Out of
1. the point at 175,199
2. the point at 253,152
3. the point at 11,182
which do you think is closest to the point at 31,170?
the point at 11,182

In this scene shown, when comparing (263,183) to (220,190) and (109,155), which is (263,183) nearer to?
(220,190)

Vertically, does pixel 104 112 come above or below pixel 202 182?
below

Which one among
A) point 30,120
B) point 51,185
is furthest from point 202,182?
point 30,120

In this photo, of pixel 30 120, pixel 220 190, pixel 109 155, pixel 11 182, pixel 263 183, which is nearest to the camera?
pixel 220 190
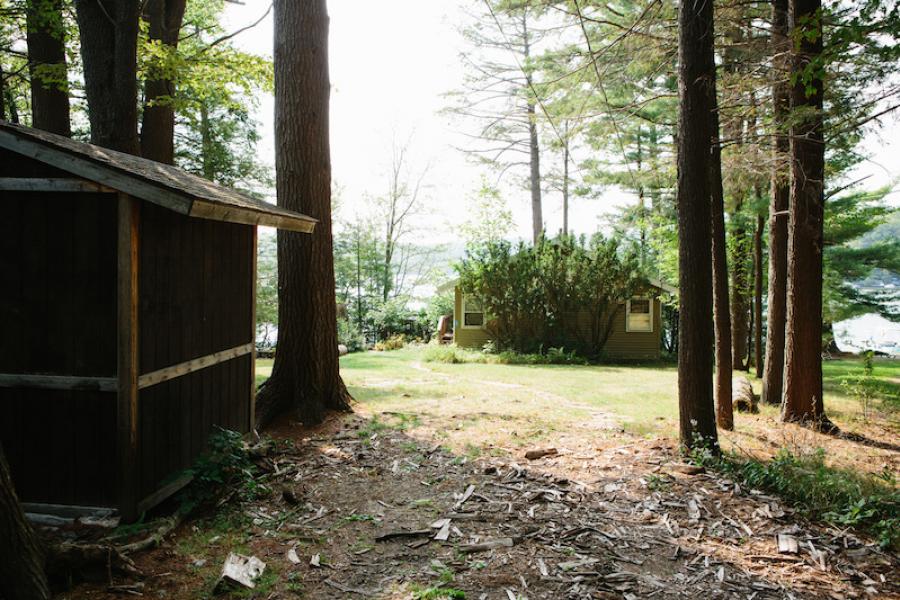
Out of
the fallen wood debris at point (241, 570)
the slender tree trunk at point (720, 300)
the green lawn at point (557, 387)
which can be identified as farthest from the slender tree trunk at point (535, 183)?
the fallen wood debris at point (241, 570)

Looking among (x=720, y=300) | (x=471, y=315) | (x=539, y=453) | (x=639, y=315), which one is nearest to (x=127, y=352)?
(x=539, y=453)

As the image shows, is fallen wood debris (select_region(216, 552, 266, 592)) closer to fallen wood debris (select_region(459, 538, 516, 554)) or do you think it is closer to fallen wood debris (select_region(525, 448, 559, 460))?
fallen wood debris (select_region(459, 538, 516, 554))

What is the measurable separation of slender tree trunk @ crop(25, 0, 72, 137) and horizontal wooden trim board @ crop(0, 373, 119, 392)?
7289mm

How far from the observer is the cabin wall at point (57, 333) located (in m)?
4.12

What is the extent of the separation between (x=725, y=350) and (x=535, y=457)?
144 inches

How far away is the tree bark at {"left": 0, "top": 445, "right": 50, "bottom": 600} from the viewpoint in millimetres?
2834

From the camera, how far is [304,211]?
722 cm

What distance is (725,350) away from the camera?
789cm

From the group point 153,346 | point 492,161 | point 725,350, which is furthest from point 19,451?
point 492,161

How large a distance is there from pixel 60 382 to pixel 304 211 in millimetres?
3641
+++
▶ Your goal: Return the text of all the entries above verbatim, from first to last, and leave the pictures out.

▶ Solution for this exercise:
Out of
1. the point at 175,199
2. the point at 253,152
3. the point at 11,182
which do you think is closest to the point at 31,170?
the point at 11,182

In this scene shown, when comparing (263,183) to (220,190) and (109,155), which is (263,183) nearer to?
(220,190)

Vertically, does pixel 104 112 come above or below pixel 202 182?
below

Which one among
A) point 30,120
B) point 51,185
is furthest from point 202,182?
point 30,120

In this photo, of pixel 30 120, pixel 220 190, pixel 109 155, pixel 11 182, pixel 263 183, which is nearest to the camera?
pixel 220 190
Out of
the fallen wood debris at point (241, 570)
the slender tree trunk at point (720, 300)
the green lawn at point (557, 387)
which can be identified as farthest from the slender tree trunk at point (535, 183)?
the fallen wood debris at point (241, 570)

Looking among (x=720, y=300) | (x=471, y=315) | (x=539, y=453) | (x=639, y=315), which one is nearest to (x=127, y=352)?
(x=539, y=453)

As the image shows, is fallen wood debris (select_region(216, 552, 266, 592)) closer to fallen wood debris (select_region(459, 538, 516, 554)) or do you think it is closer to fallen wood debris (select_region(525, 448, 559, 460))?
fallen wood debris (select_region(459, 538, 516, 554))

What is the measurable separation of slender tree trunk @ crop(25, 0, 72, 137) and horizontal wooden trim board @ crop(0, 373, 119, 392)?
7289mm

How far from the observer is the cabin wall at point (57, 333) located (in m)?
4.12

What is the extent of the separation between (x=725, y=350) and (x=535, y=457)?
144 inches

How far away is the tree bark at {"left": 0, "top": 445, "right": 50, "bottom": 600} from the viewpoint in millimetres?
2834

From the camera, how far is [304,211]?
722 cm

What distance is (725,350) away from the camera?
789cm

From the group point 153,346 | point 492,161 | point 725,350, which is furthest from point 19,451?
point 492,161

How large a distance is there from pixel 60 382 to pixel 304 211 in millimetres?
3641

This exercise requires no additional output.